Joey Yakimowich-Payne 7c6a3dbe4a docs: add architecture and reference documentation

Ultraworked with [Sisyphus](https://github.com/code-yeongyu/oh-my-opencode)

Co-authored-by: Sisyphus <clio-agent@sisyphuslabs.ai>

2026-03-13 11:41:41 -06:00

22 KiB

Raw Permalink Blame History

Implementation Roadmap

Overview

9 phases, incrementally building from a working Pichay fork to the full object-addressed memory system. Each phase produces a testable, usable artifact.

Estimated total effort: 8-12 weeks for a solo developer.

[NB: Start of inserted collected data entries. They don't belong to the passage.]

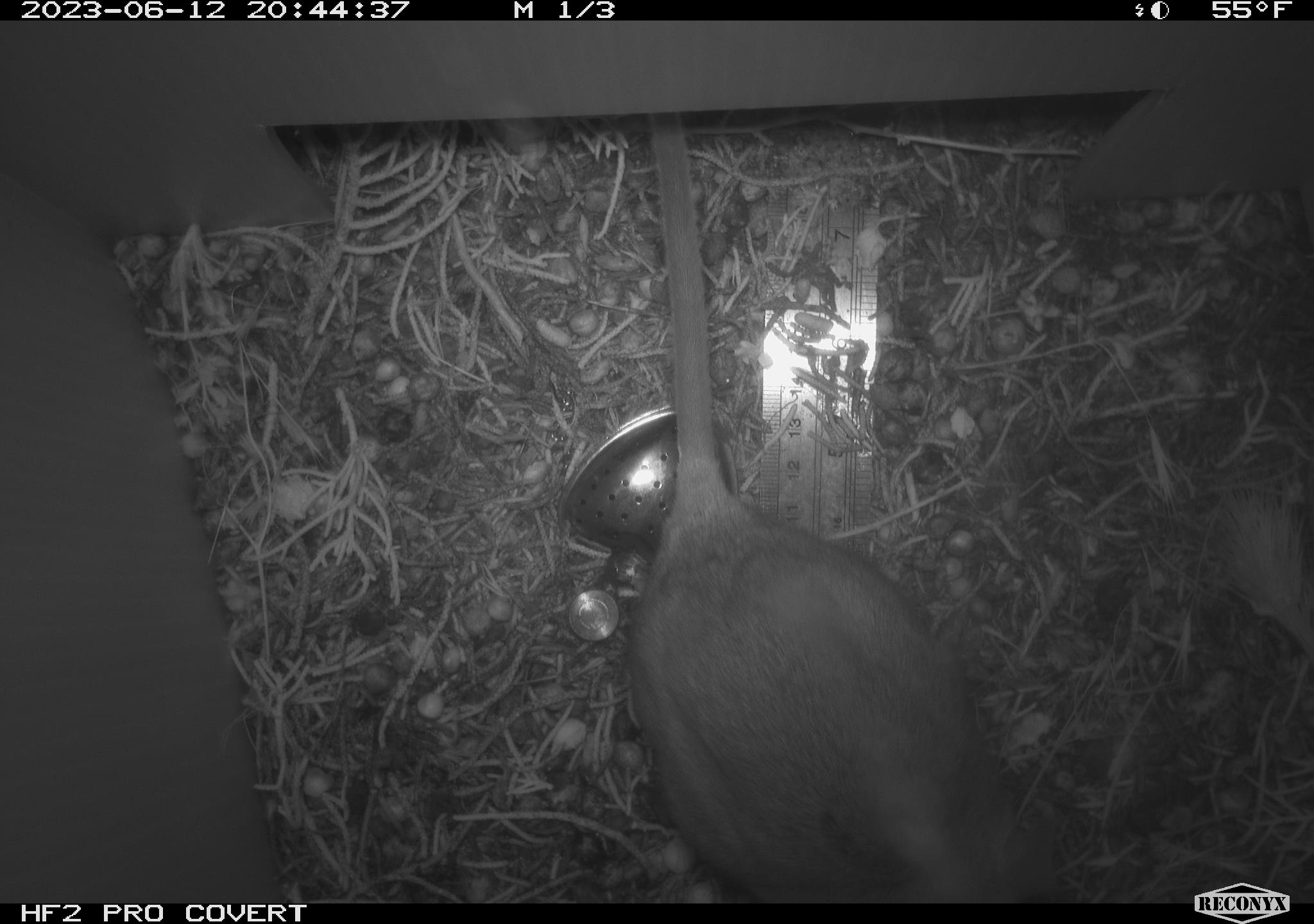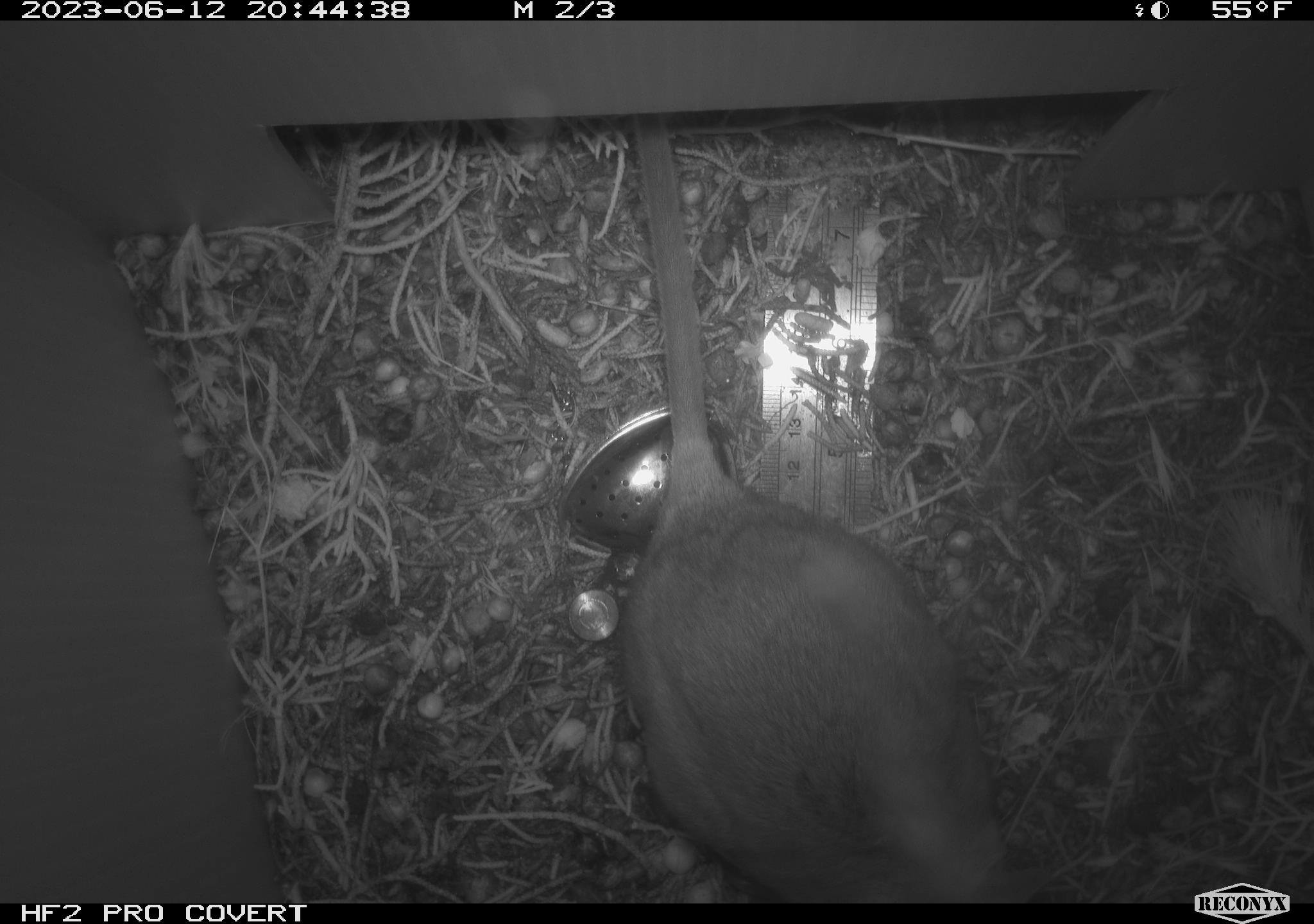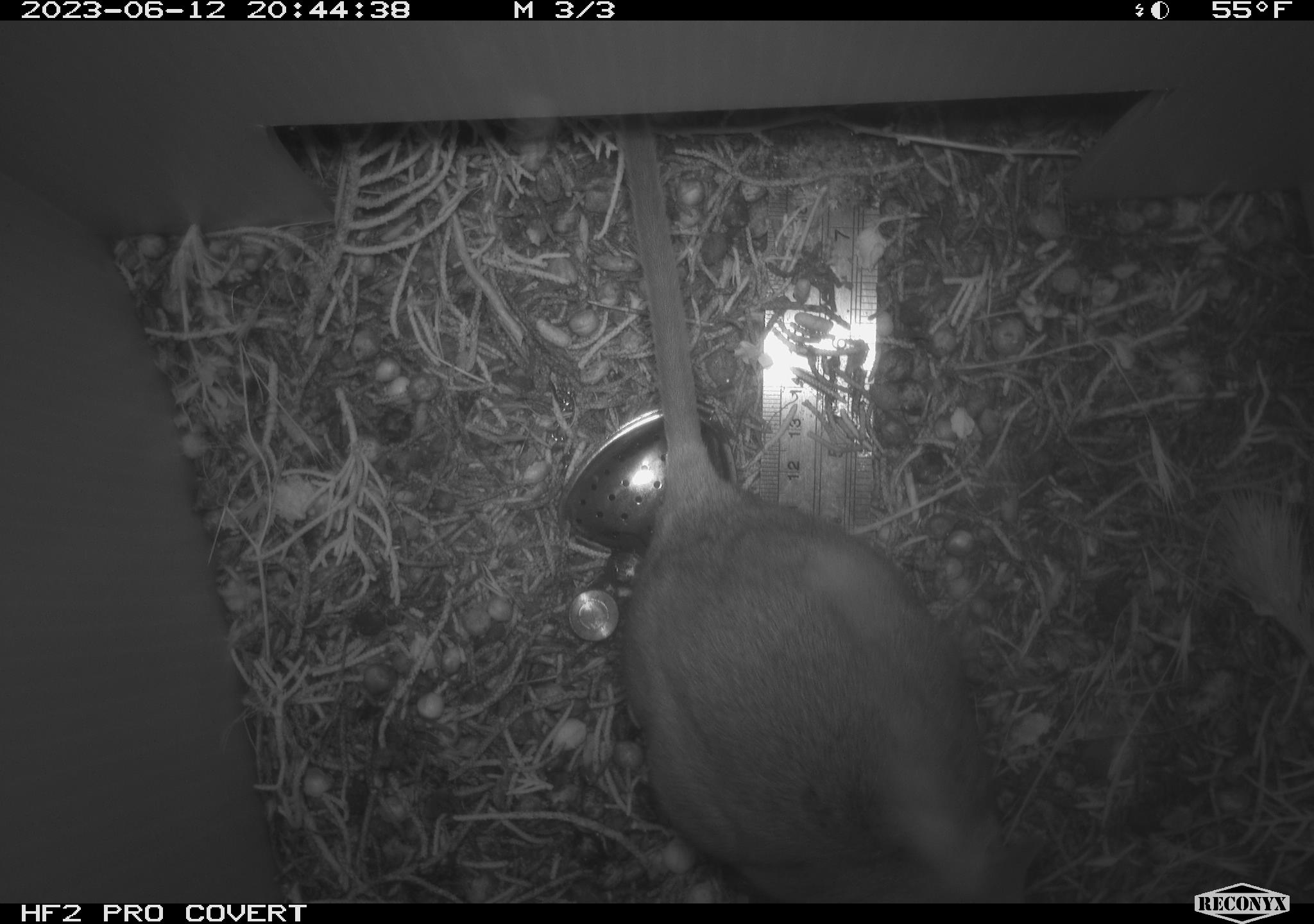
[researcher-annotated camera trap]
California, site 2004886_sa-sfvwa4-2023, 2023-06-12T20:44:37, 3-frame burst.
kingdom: Animalia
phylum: Chordata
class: Mammalia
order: Rodentia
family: Cricetidae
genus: Neotoma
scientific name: Neotoma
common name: pack rat or woodrat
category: neotoma species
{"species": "neotoma species (pack rat or woodrat) (Neotoma)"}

Phase 1: Pichay Baseline (Week 1)

Goal: Get the existing Pichay proxy running between opencode and Anthropic API. Validate structural waste reduction on real sessions.

Tasks

1.1 Fork fsgeek/pichay at tag v0.1.0-paper (commit b56701a)
1.2 Set up development environment
- Python 3.11+, asyncio, httpx
- Local opencode instance
- Proxy configuration: ANTHROPIC_BASE_URL=http://localhost:8080
1.3 Run proxy in passthrough mode (no eviction)
- Verify: opencode works normally through proxy
- Log: request/response sizes, token counts, tool call inventory
1.4 Enable FIFO eviction (Pichay default settings)
- tau = 4 turns, s_min = 500 bytes
- Verify: tombstones appear for old tool results
- Measure: tokens saved, fault rate
1.5 Record 5+ real coding sessions through the proxy
- Use probe.py to generate session analytics
- Baseline metrics: waste %, amplification factor, fault rate
1.6 Write session replay infrastructure
- Record full message traces (request + response pairs)
- Replay tool for offline testing of later phases

Deliverable

Working proxy with FIFO eviction. Baseline metrics on real sessions.

Success Criteria

Proxy is transparent (opencode works identically)
Measurable token reduction (target: >15%)
Fault rate < 0.1%
5+ recorded sessions for replay testing

Phase 2: Multi-Fidelity Eviction (Weeks 2-3)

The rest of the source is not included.